Mr Setha said the law, which would allow non-Cam­bodians to own units above the ground floor in multi-owner buildings, would apply to “any foreigners who are legally qualified, period.”

However, he continued, the law would “especially” apply to so-called “useful” foreigners.

According to a Khmer copy of the draft distributed at yesterday’s meeting, co-ownership would be possible for any foreigner, “who is legally qualified in obtaining this right, especially foreigners whom the Royal Cambodian Government considers to be useful.”

The English draft of the law stipulated that all foreign co-owners must be considered useful by the government.

In both languages, the draft law’s definition of “useful” applied to any non-Cambodian who has “contributed to national economic development, or have provided assistance in social and cultural sectors or in the physical infrastructure development.”

Matthew Rendall, a partner at the Sciaroni and Associates law firm and a member of the government’s working group on real estate, told the meeting that he was satisfied with Mr Setha’s clarification of the draft’s wording. “That’s clear to us now,” he said.

However, after being informed of the clarification yesterday, David Coleman, property adviser for Cam­bodia Angkor Real Estate, said that the special considerations for “useful” foreigners remained troubling.

“What, they get a discount or something? It either applies to foreigners or it doesn’t,” Mr Coleman said by telephone. “It’s open to such wide interpretation that the potential for it being misused is quite large.”

He explained that Cambodia’s real estate business has taken a big hit this year, and he had been looking forward to the new law in the hopes that foreign investors would revitalize the industry. The latest draft, Mr Coleman said, is a disappointment.

“It’s not going to result in a great number of apartment sales. It’s just not,” Mr Coleman said. “We’re talking single figures or tens, not hundreds or thousands, which is what Cambodia needs.”

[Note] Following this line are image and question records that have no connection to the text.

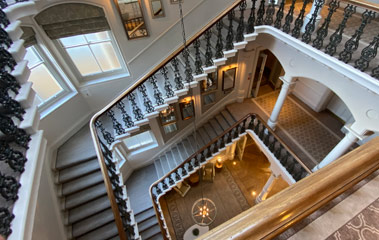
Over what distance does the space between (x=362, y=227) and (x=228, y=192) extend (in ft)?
20.1

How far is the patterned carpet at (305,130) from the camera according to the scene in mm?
4637

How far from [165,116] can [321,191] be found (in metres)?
4.65

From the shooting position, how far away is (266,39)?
441 cm

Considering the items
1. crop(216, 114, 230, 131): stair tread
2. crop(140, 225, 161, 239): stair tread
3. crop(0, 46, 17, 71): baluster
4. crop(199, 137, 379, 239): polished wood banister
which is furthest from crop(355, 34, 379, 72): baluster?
crop(140, 225, 161, 239): stair tread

During yesterday’s meeting, Mr Rendall said that most of the private sector’s concerns about previous drafts of the law have been ad­dressed in the latest edition.

Although foreigners would only be permitted to own up to 49 percent of the total number of units in a building, the overall number of units owned by a single foreigner throughout the country is not restricted. A previous draft had limited each foreigner to owning no more than two units in Cambodia.

The latest draft contains at least three different methods for defining how a foreigner’s rights and responsibilities will be apportioned in a co-owned building. Their share in the cost of maintenance in common areas would be determined by “the value of each unit,” while repair costs for the building are allocated according to the units’ “market value.”

If the building is destroyed and the Cambodian co-owners agree to sell the land, foreign co-owners will share in the profits according to the “surface size of their private units.”

Mr Rendall suggested that a universal definition of the rights and responsibilities of each co-owner be assigned in a percentage set out in the title certificate.

After the meeting yesterday, ministry of land management spokeswoman Nun Theany said by telephone that the ministry would consider the concerns ex­pressed by members of the private sector.

“We will use those ideas to modify the draft law,” she said, adding that she could not give a timeline for any modifications. “We asked [the private sector] to provide us their recommendations in writing later—especially the real estate companies.”

Ms Theany said the ministry hopes that a final draft of the law will reach the National Assembly by the end of the year.